Output the records exactly. Include every line.
___ RECORDS FOR THIS EXERCISE ___
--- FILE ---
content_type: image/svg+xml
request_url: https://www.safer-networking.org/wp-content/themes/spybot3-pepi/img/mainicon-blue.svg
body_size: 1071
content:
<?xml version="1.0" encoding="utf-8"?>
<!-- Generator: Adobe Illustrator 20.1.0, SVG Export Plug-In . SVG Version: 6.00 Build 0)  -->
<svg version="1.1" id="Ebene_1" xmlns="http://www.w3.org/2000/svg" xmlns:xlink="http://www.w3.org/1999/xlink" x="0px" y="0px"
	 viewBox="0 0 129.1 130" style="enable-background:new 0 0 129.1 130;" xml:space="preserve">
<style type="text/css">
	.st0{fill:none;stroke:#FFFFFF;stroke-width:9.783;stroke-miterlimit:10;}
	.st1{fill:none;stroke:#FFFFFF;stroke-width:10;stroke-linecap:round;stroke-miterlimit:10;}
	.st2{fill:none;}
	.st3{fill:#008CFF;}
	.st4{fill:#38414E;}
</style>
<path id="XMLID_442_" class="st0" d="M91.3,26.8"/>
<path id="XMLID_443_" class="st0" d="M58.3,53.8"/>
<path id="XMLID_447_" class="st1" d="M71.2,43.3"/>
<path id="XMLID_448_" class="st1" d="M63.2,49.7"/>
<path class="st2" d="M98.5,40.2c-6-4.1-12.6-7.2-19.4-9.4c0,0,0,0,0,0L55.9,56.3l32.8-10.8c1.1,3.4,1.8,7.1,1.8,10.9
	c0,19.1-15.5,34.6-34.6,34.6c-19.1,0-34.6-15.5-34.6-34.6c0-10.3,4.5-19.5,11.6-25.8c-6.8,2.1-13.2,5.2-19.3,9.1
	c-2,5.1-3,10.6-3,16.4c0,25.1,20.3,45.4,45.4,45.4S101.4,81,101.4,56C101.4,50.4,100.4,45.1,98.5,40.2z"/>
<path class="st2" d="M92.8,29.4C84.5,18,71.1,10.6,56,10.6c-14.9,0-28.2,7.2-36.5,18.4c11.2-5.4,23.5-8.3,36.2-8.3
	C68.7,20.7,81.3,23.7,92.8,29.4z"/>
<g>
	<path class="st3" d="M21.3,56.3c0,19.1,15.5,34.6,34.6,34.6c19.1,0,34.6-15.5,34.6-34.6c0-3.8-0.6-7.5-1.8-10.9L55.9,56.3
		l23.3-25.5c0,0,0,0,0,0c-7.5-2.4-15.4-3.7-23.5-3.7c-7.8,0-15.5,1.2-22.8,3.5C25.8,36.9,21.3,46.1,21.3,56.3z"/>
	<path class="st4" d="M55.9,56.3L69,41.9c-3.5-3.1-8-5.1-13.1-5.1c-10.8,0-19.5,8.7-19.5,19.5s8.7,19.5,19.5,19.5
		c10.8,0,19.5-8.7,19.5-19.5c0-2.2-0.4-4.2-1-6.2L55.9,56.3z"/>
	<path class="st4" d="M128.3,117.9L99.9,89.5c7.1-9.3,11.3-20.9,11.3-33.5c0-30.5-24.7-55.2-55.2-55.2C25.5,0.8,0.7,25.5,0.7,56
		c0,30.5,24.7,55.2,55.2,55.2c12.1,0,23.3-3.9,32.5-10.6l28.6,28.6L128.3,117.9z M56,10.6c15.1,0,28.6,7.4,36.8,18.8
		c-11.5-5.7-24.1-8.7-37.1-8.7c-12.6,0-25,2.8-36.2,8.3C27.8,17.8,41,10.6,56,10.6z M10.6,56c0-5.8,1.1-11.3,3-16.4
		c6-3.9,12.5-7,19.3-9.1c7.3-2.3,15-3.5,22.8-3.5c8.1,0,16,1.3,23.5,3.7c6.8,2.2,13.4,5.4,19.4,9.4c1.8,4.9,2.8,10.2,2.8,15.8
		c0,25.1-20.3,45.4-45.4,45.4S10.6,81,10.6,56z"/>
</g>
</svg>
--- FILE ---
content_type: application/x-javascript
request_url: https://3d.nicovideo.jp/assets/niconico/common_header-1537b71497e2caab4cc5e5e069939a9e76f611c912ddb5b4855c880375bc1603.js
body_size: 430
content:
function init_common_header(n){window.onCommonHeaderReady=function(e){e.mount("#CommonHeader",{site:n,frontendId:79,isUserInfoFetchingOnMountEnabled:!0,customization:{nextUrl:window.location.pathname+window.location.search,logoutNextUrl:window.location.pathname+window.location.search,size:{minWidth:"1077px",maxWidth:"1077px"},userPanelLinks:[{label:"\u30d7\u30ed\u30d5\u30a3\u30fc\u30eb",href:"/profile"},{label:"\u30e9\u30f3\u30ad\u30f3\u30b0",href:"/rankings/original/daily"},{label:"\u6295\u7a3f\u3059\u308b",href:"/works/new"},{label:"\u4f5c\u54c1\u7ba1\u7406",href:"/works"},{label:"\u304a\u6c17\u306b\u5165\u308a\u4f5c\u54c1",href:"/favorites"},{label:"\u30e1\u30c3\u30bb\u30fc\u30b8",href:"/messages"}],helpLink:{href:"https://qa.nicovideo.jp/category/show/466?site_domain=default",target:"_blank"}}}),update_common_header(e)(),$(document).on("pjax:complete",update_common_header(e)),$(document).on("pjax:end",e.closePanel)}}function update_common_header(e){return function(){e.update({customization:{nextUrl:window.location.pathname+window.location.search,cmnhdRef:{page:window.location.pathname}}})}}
___
ANSWER SECTION -
--- FILE ---
content_type: image/svg+xml
request_url: https://www.safer-networking.org/wp-content/themes/spybot3-pepi/img/mainicon-blue.svg
body_size: 1071
content:
<?xml version="1.0" encoding="utf-8"?>
<!-- Generator: Adobe Illustrator 20.1.0, SVG Export Plug-In . SVG Version: 6.00 Build 0)  -->
<svg version="1.1" id="Ebene_1" xmlns="http://www.w3.org/2000/svg" xmlns:xlink="http://www.w3.org/1999/xlink" x="0px" y="0px"
	 viewBox="0 0 129.1 130" style="enable-background:new 0 0 129.1 130;" xml:space="preserve">
<style type="text/css">
	.st0{fill:none;stroke:#FFFFFF;stroke-width:9.783;stroke-miterlimit:10;}
	.st1{fill:none;stroke:#FFFFFF;stroke-width:10;stroke-linecap:round;stroke-miterlimit:10;}
	.st2{fill:none;}
	.st3{fill:#008CFF;}
	.st4{fill:#38414E;}
</style>
<path id="XMLID_442_" class="st0" d="M91.3,26.8"/>
<path id="XMLID_443_" class="st0" d="M58.3,53.8"/>
<path id="XMLID_447_" class="st1" d="M71.2,43.3"/>
<path id="XMLID_448_" class="st1" d="M63.2,49.7"/>
<path class="st2" d="M98.5,40.2c-6-4.1-12.6-7.2-19.4-9.4c0,0,0,0,0,0L55.9,56.3l32.8-10.8c1.1,3.4,1.8,7.1,1.8,10.9
	c0,19.1-15.5,34.6-34.6,34.6c-19.1,0-34.6-15.5-34.6-34.6c0-10.3,4.5-19.5,11.6-25.8c-6.8,2.1-13.2,5.2-19.3,9.1
	c-2,5.1-3,10.6-3,16.4c0,25.1,20.3,45.4,45.4,45.4S101.4,81,101.4,56C101.4,50.4,100.4,45.1,98.5,40.2z"/>
<path class="st2" d="M92.8,29.4C84.5,18,71.1,10.6,56,10.6c-14.9,0-28.2,7.2-36.5,18.4c11.2-5.4,23.5-8.3,36.2-8.3
	C68.7,20.7,81.3,23.7,92.8,29.4z"/>
<g>
	<path class="st3" d="M21.3,56.3c0,19.1,15.5,34.6,34.6,34.6c19.1,0,34.6-15.5,34.6-34.6c0-3.8-0.6-7.5-1.8-10.9L55.9,56.3
		l23.3-25.5c0,0,0,0,0,0c-7.5-2.4-15.4-3.7-23.5-3.7c-7.8,0-15.5,1.2-22.8,3.5C25.8,36.9,21.3,46.1,21.3,56.3z"/>
	<path class="st4" d="M55.9,56.3L69,41.9c-3.5-3.1-8-5.1-13.1-5.1c-10.8,0-19.5,8.7-19.5,19.5s8.7,19.5,19.5,19.5
		c10.8,0,19.5-8.7,19.5-19.5c0-2.2-0.4-4.2-1-6.2L55.9,56.3z"/>
	<path class="st4" d="M128.3,117.9L99.9,89.5c7.1-9.3,11.3-20.9,11.3-33.5c0-30.5-24.7-55.2-55.2-55.2C25.5,0.8,0.7,25.5,0.7,56
		c0,30.5,24.7,55.2,55.2,55.2c12.1,0,23.3-3.9,32.5-10.6l28.6,28.6L128.3,117.9z M56,10.6c15.1,0,28.6,7.4,36.8,18.8
		c-11.5-5.7-24.1-8.7-37.1-8.7c-12.6,0-25,2.8-36.2,8.3C27.8,17.8,41,10.6,56,10.6z M10.6,56c0-5.8,1.1-11.3,3-16.4
		c6-3.9,12.5-7,19.3-9.1c7.3-2.3,15-3.5,22.8-3.5c8.1,0,16,1.3,23.5,3.7c6.8,2.2,13.4,5.4,19.4,9.4c1.8,4.9,2.8,10.2,2.8,15.8
		c0,25.1-20.3,45.4-45.4,45.4S10.6,81,10.6,56z"/>
</g>
</svg>
--- FILE ---
content_type: application/x-javascript
request_url: https://3d.nicovideo.jp/assets/niconico/common_header-1537b71497e2caab4cc5e5e069939a9e76f611c912ddb5b4855c880375bc1603.js
body_size: 430
content:
function init_common_header(n){window.onCommonHeaderReady=function(e){e.mount("#CommonHeader",{site:n,frontendId:79,isUserInfoFetchingOnMountEnabled:!0,customization:{nextUrl:window.location.pathname+window.location.search,logoutNextUrl:window.location.pathname+window.location.search,size:{minWidth:"1077px",maxWidth:"1077px"},userPanelLinks:[{label:"\u30d7\u30ed\u30d5\u30a3\u30fc\u30eb",href:"/profile"},{label:"\u30e9\u30f3\u30ad\u30f3\u30b0",href:"/rankings/original/daily"},{label:"\u6295\u7a3f\u3059\u308b",href:"/works/new"},{label:"\u4f5c\u54c1\u7ba1\u7406",href:"/works"},{label:"\u304a\u6c17\u306b\u5165\u308a\u4f5c\u54c1",href:"/favorites"},{label:"\u30e1\u30c3\u30bb\u30fc\u30b8",href:"/messages"}],helpLink:{href:"https://qa.nicovideo.jp/category/show/466?site_domain=default",target:"_blank"}}}),update_common_header(e)(),$(document).on("pjax:complete",update_common_header(e)),$(document).on("pjax:end",e.closePanel)}}function update_common_header(e){return function(){e.update({customization:{nextUrl:window.location.pathname+window.location.search,cmnhdRef:{page:window.location.pathname}}})}}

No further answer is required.